> **GIVEN INSTRUCTION**:
Produce the listing below again, exactly as shown.

> **THE INPUT**:
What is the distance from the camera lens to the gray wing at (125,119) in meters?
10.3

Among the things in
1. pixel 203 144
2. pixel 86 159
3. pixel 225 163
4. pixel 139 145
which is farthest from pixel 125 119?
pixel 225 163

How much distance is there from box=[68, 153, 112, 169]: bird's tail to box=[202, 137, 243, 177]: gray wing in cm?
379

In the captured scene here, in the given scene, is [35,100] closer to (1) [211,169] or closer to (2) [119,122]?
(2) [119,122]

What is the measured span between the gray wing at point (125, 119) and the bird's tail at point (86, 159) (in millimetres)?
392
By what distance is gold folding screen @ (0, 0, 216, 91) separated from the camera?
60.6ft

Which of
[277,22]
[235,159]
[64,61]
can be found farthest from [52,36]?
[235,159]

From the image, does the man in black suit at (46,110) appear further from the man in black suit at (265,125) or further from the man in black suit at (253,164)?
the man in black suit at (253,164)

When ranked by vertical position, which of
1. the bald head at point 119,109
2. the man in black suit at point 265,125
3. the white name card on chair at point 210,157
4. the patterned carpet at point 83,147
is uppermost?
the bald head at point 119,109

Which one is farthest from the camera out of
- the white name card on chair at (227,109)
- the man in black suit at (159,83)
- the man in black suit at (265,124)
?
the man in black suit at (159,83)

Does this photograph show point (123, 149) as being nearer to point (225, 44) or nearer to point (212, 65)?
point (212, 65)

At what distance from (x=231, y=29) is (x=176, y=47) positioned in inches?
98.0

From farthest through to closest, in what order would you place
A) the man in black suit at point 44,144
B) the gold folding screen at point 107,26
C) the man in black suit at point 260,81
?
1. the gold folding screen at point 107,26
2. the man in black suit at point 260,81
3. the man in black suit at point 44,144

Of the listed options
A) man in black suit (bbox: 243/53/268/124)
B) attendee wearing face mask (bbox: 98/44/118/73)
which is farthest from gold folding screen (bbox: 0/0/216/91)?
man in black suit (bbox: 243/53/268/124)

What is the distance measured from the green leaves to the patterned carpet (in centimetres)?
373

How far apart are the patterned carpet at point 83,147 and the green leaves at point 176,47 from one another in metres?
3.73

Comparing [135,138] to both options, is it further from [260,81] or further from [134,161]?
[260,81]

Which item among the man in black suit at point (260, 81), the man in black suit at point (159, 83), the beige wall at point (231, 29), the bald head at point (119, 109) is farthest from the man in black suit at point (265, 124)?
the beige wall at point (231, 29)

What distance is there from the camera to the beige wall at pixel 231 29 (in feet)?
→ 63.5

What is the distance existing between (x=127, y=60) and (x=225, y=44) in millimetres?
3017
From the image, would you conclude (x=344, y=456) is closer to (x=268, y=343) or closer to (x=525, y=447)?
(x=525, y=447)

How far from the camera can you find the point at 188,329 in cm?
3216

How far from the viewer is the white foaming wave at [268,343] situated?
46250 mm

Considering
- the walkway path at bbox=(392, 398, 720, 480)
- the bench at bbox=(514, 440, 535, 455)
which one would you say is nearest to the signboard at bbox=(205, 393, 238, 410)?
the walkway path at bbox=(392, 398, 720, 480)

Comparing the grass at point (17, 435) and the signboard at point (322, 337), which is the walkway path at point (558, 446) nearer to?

> **FINISHED ANSWER**:
What is the distance from the camera lens to the gray wing at (125,119) in meters?
10.3

Among the things in
1. pixel 203 144
2. pixel 86 159
3. pixel 225 163
4. pixel 139 145
which is farthest from pixel 125 119?
pixel 225 163

How much distance is there from box=[68, 153, 112, 169]: bird's tail to box=[202, 137, 243, 177]: gray wing in cm?
379

In the captured scene here, in the given scene, is [35,100] closer to (1) [211,169] or closer to (2) [119,122]?
(2) [119,122]

What is the measured span between the gray wing at point (125, 119) and the bird's tail at point (86, 159) (in millimetres)?
392
By what distance is gold folding screen @ (0, 0, 216, 91) separated from the camera?
60.6ft

Which of
[277,22]
[235,159]
[64,61]
can be found farthest from [52,36]?
[235,159]

From the image, does the man in black suit at (46,110) appear further from the man in black suit at (265,125) or further from the man in black suit at (253,164)?
the man in black suit at (253,164)

When ranked by vertical position, which of
1. the bald head at point 119,109
2. the man in black suit at point 265,125
3. the white name card on chair at point 210,157
4. the patterned carpet at point 83,147
is uppermost?
the bald head at point 119,109

Which one is farthest from the camera out of
- the white name card on chair at (227,109)
- the man in black suit at (159,83)
- the man in black suit at (265,124)
?
the man in black suit at (159,83)

Does this photograph show point (123, 149) as being nearer to point (225, 44) or nearer to point (212, 65)?
point (212, 65)

At what distance from (x=231, y=29) is (x=176, y=47) positioned in inches?
98.0

From farthest through to closest, in what order would you place
A) the man in black suit at point 44,144
B) the gold folding screen at point 107,26
C) the man in black suit at point 260,81
?
1. the gold folding screen at point 107,26
2. the man in black suit at point 260,81
3. the man in black suit at point 44,144

Of the listed options
A) man in black suit (bbox: 243/53/268/124)
B) attendee wearing face mask (bbox: 98/44/118/73)
which is farthest from gold folding screen (bbox: 0/0/216/91)?
man in black suit (bbox: 243/53/268/124)

What is the distance measured from the green leaves to the patterned carpet (in centimetres)?
373

How far apart are the patterned carpet at point 83,147 and the green leaves at point 176,47 from one another in metres?
3.73

Comparing [135,138] to both options, is it further from [260,81] or further from [134,161]?
[260,81]

Which item among the man in black suit at point (260, 81), the man in black suit at point (159, 83), the beige wall at point (231, 29), the bald head at point (119, 109) is farthest from the man in black suit at point (265, 124)?
the beige wall at point (231, 29)

What distance is there from the camera to the beige wall at pixel 231 29 (in feet)?
→ 63.5

What is the distance existing between (x=127, y=60) and (x=225, y=44) in millimetres?
3017
From the image, would you conclude (x=344, y=456) is closer to (x=268, y=343) or closer to (x=525, y=447)?
(x=525, y=447)

How far from the camera can you find the point at 188,329 in cm?
3216

How far from the viewer is the white foaming wave at [268,343] situated?
46250 mm

Considering
- the walkway path at bbox=(392, 398, 720, 480)
- the bench at bbox=(514, 440, 535, 455)
which one would you say is nearest to the signboard at bbox=(205, 393, 238, 410)?
the walkway path at bbox=(392, 398, 720, 480)

Comparing the grass at point (17, 435) and the signboard at point (322, 337), which is the walkway path at point (558, 446) nearer to?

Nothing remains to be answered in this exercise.